• **Texte fourni**:
Il a encore grandi après ça. Il s’est élancé. Qu’il est joli ce terme pour un adolescent. S’élancer vers encore plus d’autonomie quitte à faire pousser quelques cheveux blancs supplémentaires autour de mes tempes.

Les jours d’après se sont écoulés dans une douce torpeur, entre chaleur, derniers jours du collège et fausses révisions du brevet. Tout accaparé qu’il était à vivre les inoubliables dernières semaines du collège, il a virevolté, snappé, bullé, on n’a pas idée de coller un examen national à la plus belle période d’une vie d’ado.

Les balades aux jardins de la fontaine, les plans piscines ici ou chez les copains, les shopping avec dix balles en poche… le bal de fin d’année et son prix de l’élégance. C’est vrai qu’il était chouette dans son costume bleu électrique et ses Doc Marteens ! Et puis l’annonce du report du brevet, la canicule, les heures chaudes et Netflix.

Fin Juin. « Attends mais je vais devoir réviser une semaine de plus sérieux ? »

Pas la meilleure semaine de mon été je dois bien l’avouer, j’avais tellement hâte que tout ça soit derrière, de passer vraiment à autre chose.

Début Juillet. Une grosse valise, nos dernières recommandations, deux mamans à l’aéroport qui laissent leur deux grands partir à Malte. Nos apparentes décontractions. Les deux amis d’enfance. Les résultats du brevet, la page rafraichie frénétiquement et son texto laconique : mention AB.

Si tout s’est bien passé à Malte (à part le coup de fil qui te coupe les jambes à 7 heures du mat avec au bout du fil le môme qui te dis qu’il ne se sent pas bien…) j’ai senti que se frotter à la vie en dehors de la maison a été un peu rude au début. C’est normal après tout, il faut bien en passer par là.

Lorsqu’il est rentré, immense, bronzé et beau comme tout il m’a raconté qu’il avait failli en venir aux mains avec un groupe de jeune maltais qui avait usé de racisme envers lui et de harcèlement envers deux de ses copines de voyage. Il m’a dit avoir été fier d’avoir réglé ça sans coup, juste grâce à sa posture et en haussant le ton.

Là j’ai compris qu’il avait passé un cap. Il a réussi à maitriser une situation qui aurait pu mal tourner, il a défendu ses convictions et imposé de respecter deux filles. (Ça c’est bon pour mes points retraire de maman non ?)

Il a grandi disais-je, chaque jour un peu plus, comme quand le soleil fait mûrir les beaux fruits.

• **Consigne 1**:
Recopiez, dans le récit sur l'été de l'adolescent, le passage allant de « Pas la meilleure » à « passer par là. ».
• **Consigne 2**:
Reprenez le récit sur l'été de l'adolescent et prolongez-le à la suite de sa dernière phrase.

• **Entrées**:
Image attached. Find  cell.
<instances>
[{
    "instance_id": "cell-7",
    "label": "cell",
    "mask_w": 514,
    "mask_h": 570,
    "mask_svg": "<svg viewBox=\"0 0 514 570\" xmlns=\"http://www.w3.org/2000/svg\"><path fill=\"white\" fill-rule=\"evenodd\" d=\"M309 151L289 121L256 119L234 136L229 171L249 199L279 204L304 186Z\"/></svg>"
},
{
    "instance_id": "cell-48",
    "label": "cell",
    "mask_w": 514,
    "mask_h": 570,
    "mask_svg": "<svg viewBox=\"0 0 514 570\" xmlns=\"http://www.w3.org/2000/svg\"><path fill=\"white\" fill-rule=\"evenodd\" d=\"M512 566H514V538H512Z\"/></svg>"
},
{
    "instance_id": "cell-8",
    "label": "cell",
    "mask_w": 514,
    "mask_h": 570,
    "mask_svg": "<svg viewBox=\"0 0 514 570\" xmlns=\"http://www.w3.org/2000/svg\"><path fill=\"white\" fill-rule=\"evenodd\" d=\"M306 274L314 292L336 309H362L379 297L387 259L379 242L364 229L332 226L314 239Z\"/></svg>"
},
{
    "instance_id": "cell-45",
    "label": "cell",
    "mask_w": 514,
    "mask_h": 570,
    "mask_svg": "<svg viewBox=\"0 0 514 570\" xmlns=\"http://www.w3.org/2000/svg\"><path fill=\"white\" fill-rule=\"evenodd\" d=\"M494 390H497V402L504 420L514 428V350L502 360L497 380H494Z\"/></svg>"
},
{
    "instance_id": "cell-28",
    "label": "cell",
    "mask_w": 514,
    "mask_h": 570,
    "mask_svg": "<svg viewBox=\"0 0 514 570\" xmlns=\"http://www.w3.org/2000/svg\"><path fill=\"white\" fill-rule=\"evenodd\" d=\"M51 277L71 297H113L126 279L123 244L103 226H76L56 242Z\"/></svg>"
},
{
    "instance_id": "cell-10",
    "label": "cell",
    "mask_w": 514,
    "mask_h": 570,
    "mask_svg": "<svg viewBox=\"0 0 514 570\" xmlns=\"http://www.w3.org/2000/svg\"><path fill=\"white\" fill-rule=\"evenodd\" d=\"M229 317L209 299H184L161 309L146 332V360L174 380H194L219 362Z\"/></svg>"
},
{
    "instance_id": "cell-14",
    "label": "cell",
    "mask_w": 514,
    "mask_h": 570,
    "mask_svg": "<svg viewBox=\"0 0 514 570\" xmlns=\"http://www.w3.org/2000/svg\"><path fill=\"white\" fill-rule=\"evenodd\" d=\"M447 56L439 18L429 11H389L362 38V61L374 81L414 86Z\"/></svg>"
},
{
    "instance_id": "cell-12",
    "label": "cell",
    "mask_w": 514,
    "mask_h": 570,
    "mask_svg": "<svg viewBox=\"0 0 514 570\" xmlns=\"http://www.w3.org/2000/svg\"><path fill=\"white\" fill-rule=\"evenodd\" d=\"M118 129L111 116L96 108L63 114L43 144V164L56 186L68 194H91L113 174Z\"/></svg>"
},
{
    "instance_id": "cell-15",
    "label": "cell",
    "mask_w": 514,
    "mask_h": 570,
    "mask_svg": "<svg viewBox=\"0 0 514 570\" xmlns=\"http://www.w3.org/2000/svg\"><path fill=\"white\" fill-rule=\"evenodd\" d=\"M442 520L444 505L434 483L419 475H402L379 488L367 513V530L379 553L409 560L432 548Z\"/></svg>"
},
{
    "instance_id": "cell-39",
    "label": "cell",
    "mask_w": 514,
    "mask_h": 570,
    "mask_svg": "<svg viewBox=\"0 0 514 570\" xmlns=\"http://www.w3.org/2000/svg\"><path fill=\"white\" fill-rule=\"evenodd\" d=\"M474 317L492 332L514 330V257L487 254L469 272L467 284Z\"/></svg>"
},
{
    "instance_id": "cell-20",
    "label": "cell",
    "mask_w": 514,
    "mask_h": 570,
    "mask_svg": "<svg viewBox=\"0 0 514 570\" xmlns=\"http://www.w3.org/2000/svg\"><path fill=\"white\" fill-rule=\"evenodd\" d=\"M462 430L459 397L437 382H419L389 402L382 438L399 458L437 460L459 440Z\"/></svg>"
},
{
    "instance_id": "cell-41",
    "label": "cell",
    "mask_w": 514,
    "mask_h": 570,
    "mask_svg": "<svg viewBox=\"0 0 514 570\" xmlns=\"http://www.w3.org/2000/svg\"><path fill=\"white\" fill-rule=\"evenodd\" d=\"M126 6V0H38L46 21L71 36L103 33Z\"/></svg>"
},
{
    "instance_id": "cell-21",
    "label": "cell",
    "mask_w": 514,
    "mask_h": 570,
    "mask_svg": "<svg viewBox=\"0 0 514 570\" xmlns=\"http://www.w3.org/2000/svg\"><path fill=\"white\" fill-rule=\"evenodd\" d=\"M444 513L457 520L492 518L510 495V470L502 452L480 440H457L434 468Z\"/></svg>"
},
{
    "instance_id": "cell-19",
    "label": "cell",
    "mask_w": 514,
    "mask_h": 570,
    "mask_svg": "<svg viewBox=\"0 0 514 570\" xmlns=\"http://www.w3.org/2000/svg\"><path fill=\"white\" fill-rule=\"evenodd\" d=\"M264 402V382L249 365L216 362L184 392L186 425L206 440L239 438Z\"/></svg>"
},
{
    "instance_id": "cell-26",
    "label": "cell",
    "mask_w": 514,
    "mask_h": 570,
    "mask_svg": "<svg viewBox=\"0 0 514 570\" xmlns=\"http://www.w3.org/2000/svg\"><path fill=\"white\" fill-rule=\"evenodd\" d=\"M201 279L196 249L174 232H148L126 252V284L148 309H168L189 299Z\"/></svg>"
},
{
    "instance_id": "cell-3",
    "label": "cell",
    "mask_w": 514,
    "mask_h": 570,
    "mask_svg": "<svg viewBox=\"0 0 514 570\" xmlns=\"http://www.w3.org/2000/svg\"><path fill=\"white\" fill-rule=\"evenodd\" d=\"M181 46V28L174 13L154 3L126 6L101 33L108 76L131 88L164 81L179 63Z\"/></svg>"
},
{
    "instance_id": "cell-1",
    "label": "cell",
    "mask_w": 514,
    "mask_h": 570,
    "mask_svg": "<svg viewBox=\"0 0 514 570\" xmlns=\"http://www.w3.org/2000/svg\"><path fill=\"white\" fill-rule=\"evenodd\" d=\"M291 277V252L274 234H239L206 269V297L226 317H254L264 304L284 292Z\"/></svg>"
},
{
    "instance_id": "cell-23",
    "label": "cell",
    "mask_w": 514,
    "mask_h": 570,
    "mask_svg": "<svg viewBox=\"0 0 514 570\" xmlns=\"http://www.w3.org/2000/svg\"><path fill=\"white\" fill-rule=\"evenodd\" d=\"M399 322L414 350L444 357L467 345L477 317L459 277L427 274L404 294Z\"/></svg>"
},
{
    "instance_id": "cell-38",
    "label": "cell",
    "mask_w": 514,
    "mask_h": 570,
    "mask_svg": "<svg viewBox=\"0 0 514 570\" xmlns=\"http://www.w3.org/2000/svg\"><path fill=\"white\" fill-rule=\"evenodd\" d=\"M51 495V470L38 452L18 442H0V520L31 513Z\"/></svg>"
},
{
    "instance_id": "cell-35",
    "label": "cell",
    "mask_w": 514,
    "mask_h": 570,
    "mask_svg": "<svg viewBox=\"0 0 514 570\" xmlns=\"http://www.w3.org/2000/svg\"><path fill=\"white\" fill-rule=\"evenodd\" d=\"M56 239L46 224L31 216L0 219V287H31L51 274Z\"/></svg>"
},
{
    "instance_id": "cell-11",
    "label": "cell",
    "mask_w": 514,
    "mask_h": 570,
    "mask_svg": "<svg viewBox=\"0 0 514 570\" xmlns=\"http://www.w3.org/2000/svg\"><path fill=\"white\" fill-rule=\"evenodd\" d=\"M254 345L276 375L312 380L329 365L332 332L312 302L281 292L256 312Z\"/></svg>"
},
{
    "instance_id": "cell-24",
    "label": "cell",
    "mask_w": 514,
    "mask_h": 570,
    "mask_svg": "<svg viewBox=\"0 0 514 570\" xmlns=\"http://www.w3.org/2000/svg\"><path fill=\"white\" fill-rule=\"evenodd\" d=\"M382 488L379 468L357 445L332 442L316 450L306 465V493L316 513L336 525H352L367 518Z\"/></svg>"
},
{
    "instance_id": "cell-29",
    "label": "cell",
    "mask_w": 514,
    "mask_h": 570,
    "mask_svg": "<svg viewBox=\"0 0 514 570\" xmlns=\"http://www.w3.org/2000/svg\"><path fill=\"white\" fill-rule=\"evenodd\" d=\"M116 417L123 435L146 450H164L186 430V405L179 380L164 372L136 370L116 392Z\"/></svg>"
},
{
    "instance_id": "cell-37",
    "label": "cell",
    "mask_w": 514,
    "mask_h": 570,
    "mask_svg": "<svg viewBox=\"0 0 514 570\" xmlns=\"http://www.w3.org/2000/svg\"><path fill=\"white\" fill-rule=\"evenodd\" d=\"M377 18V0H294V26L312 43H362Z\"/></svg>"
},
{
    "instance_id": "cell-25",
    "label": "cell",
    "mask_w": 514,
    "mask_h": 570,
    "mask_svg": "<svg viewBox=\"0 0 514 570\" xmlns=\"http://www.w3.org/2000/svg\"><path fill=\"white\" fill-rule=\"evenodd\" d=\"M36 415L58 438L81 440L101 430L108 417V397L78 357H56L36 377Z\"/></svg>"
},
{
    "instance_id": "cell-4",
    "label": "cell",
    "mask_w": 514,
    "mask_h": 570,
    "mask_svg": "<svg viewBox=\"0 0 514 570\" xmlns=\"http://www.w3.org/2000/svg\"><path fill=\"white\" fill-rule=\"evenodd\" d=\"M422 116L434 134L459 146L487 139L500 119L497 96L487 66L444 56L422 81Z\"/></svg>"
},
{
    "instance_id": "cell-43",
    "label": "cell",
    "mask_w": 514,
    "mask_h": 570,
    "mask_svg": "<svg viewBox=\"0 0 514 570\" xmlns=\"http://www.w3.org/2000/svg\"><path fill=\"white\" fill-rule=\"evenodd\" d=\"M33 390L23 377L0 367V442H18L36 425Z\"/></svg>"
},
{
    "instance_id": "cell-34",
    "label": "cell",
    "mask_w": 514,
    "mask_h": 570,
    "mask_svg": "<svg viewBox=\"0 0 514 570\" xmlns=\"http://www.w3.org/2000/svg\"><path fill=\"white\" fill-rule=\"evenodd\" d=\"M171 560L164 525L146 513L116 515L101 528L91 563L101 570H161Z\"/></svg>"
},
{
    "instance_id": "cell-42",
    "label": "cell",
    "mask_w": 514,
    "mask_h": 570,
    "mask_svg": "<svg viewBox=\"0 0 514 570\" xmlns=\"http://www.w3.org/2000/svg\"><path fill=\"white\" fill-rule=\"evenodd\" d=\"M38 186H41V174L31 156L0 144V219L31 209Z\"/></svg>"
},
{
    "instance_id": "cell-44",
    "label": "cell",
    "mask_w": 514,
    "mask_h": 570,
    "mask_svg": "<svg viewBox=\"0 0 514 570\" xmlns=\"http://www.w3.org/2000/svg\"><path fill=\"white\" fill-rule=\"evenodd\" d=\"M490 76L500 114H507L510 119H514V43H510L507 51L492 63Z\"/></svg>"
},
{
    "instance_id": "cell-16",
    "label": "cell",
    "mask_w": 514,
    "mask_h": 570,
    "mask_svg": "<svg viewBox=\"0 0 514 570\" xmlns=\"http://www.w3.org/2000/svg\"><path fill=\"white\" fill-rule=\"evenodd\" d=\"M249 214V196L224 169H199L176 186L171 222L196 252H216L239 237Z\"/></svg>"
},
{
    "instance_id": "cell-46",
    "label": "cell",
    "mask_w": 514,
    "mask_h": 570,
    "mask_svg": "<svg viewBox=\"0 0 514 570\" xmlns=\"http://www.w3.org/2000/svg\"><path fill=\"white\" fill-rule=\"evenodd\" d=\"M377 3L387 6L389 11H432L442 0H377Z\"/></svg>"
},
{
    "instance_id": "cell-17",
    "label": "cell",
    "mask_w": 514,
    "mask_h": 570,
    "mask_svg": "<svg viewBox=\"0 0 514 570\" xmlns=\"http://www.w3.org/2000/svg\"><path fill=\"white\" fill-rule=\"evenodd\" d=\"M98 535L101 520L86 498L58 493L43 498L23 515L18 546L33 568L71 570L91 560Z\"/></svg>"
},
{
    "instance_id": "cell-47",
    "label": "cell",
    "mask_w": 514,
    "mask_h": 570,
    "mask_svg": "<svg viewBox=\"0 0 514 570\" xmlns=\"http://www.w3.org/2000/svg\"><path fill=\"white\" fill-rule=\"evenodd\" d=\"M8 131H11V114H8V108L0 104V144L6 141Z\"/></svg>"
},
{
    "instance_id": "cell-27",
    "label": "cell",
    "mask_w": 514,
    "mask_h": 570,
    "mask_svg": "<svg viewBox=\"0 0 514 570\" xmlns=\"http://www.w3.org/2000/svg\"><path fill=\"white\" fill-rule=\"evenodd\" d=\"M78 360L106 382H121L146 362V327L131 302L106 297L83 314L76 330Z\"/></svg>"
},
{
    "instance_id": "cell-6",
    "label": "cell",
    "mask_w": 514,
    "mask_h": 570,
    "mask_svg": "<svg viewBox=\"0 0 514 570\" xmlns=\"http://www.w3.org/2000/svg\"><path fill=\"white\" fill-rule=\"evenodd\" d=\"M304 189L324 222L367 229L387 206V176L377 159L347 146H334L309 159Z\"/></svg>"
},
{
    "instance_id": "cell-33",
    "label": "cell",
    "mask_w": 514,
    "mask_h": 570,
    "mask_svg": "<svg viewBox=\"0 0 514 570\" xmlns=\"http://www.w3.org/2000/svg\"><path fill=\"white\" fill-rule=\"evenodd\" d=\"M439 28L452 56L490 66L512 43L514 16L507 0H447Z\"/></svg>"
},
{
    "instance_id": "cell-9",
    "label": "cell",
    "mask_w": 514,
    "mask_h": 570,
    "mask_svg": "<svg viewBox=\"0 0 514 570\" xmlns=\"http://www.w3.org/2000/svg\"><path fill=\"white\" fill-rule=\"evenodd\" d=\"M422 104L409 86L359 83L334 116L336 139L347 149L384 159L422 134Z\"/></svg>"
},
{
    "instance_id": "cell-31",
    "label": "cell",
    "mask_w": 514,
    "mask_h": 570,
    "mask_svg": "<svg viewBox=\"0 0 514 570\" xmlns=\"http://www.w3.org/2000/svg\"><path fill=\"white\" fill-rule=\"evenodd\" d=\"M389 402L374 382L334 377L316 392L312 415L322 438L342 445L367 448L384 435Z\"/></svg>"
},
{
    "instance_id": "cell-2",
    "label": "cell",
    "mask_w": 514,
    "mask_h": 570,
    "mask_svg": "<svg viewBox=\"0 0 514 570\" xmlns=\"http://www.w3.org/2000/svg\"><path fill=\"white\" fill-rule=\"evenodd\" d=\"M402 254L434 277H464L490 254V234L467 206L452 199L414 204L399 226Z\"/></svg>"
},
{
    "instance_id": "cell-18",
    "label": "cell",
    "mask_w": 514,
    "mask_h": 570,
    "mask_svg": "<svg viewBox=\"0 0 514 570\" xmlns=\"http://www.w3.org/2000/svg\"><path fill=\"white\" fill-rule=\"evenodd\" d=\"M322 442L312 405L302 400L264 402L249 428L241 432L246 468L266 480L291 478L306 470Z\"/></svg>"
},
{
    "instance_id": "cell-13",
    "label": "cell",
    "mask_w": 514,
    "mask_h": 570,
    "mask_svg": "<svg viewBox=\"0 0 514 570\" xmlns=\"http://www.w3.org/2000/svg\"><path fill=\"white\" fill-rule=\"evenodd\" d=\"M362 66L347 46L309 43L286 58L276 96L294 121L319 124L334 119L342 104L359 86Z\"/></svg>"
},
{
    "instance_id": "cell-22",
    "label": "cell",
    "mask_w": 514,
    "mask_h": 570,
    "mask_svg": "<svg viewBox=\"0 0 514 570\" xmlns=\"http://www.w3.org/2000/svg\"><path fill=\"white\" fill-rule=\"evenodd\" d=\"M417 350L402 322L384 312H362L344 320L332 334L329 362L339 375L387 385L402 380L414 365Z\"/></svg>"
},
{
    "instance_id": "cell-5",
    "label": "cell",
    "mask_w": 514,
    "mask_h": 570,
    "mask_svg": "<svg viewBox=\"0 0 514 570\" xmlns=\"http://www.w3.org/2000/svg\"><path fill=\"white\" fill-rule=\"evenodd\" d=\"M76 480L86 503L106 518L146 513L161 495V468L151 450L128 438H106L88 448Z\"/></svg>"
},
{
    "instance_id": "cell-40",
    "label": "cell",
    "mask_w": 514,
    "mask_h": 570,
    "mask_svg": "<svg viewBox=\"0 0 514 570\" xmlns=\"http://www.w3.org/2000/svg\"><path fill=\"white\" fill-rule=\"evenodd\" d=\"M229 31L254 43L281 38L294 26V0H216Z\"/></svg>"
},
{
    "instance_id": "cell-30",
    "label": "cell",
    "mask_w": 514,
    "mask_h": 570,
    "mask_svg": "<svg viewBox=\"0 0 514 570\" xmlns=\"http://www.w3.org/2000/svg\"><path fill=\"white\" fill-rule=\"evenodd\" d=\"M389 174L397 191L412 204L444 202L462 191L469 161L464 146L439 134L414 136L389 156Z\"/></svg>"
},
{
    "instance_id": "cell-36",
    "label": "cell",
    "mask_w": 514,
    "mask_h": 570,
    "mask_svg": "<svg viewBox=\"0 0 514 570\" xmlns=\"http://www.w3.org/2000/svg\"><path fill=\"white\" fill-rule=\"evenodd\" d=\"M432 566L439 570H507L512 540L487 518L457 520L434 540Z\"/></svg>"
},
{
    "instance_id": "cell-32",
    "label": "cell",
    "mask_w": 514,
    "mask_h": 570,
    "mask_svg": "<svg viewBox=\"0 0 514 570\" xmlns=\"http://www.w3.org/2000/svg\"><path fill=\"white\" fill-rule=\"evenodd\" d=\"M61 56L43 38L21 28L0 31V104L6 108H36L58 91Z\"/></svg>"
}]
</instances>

• **Résultat de l'exercice 1**:
Pas la meilleure semaine de mon été je dois bien l’avouer, j’avais tellement hâte que tout ça soit derrière, de passer vraiment à autre chose.

Début Juillet. Une grosse valise, nos dernières recommandations, deux mamans à l’aéroport qui laissent leur deux grands partir à Malte. Nos apparentes décontractions. Les deux amis d’enfance. Les résultats du brevet, la page rafraichie frénétiquement et son texto laconique : mention AB.

Si tout s’est bien passé à Malte (à part le coup de fil qui te coupe les jambes à 7 heures du mat avec au bout du fil le môme qui te dis qu’il ne se sent pas bien…) j’ai senti que se frotter à la vie en dehors de la maison a été un peu rude au début. C’est normal après tout, il faut bien en passer par là.

• **Résultat de l'exercice 2**:
Fin Juillet. Je pars d’un côté avec Violette, il part de l’autre. Je le verrai peu je le sais. Il ne me manque pas encore, ça viendra, mais il me manque un enfant. Comme au théâtre on commence les filages d’une vie sans lui avant les générales et la grande première dans quelques années. Une vie à élever des pinsons pour les laisser s’envoler.

Je souffle aussi. Ses sautes d’humeurs, son téléphone, partout tout le temsp, ses absences alors qu’il est juste à l’étage au-dessus, son omniprésence paradoxale, ses contradictions m’épuisent, j’ai besoin d’éloignement pour mieux revenir.

Mi-août. Nous nous retrouvons. Ses cheveux sont courts, de dos on dirait un homme, de face il a gardé les yeux de son enfance. Je l’observe quand il dort et je retrouve ses paupières lisses de nourrisson. Les enfants conservent leurs tous premiers jours dans le sommeil vous ne trouvez pas ?

Nous partons à la montagne, il a fait pour la première fois sa valise seul, je râle un peu parce qu’il fait tout au dernier moment (ou bien râlais-je en secret de ce nouveau cordon coupé). Je ne devrais pas, je le sais. Sa valise était parfaite.

Aux Deux Alpes il vit sa vie, il se trouve des copains très vite à chaque fois. Des amitiés qui durent le reste de l’année grâce aux réseaux sociaux. Il nous snobbe la plupart du temps quand il est au club mais ne rechigne pas (trop) à passer les journées pleines de soleil avec nous.

Le dernier jour de nos vacances. C’est le spectacle des enfants au club. Je l’avais prévenu : pas de racailleries sur scène par pitié, je déteste ce genre qu’il se donne parfois plus pour me faire râler que par gout.

Nous sommes assis un peu sur le côté avec Rodolphe. Violette vient de sortir de scène dans un froufous de tutu vert fluo.

Je le vois arriver avec son pote et deux de ses copines, juste tous les quatre. Ils portent des gilets noirs et dorés et les filles des robes fuchsias frangées.

Il danse.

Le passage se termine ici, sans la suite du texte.